I would suggest googling the three act structure and the Hero's journey. They aren't the be all and end all but I've always found them a good place to start when it comes to planning a story.
In general, if you don't know where to go next, throw your character into a pit of lava. This pit of lava may be a new relationship, a drunken one night stand, a stabbing, or quite literally a pit of lava. In other words conflict.
My issue is that I can always blitz out the first 'Act'. I love throwing my characters into trouble. Solving the trouble? Not so much. The second Act hits and suddenly I'm floundering. So I use Act I to get to know my characters. When I start to drown I down keyboard, pick up pen and plan my story in a flowchart. What I want to happen. Where I want to go. Usually new ideas will leap out at me. I have a much higher ratio of finishing a story if I've gone through this step with it. The plan isn't fixed. I can add or change or take away as I wish. The point is I have something to aim for.
My best dialogue always comes to me when I'm far from computer or paper. Always write it down the moment you have a chance because no matter how often you tell yourself you'll remember, you won't. If you want to improve your dialogue evesdropping may not be moral but you'd be amazed what can come out of people's mouths.
Reading also helps. Never stop reading. Even reading crap can help because if you can pinpoint what makes it crap then you won't make those mistakes yourself.

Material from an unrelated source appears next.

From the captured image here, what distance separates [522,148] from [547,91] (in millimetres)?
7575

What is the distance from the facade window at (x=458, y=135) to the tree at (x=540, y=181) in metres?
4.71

As for describing the setting, show it as your character experiences it. Use all the senses. You don't need every detail. Readers will build a picture in their mind of a log cabin or a five star suite and they won't all be the same. It doesn't matter if your imagination put the chair Jack fell over on the right of the room and mine put it on the left. How many of us have seen films of our favourtite books and said 'That's not how I imagined it'? So rather than telling your reader what the surroundings are like, let them know through action only what is important to your character.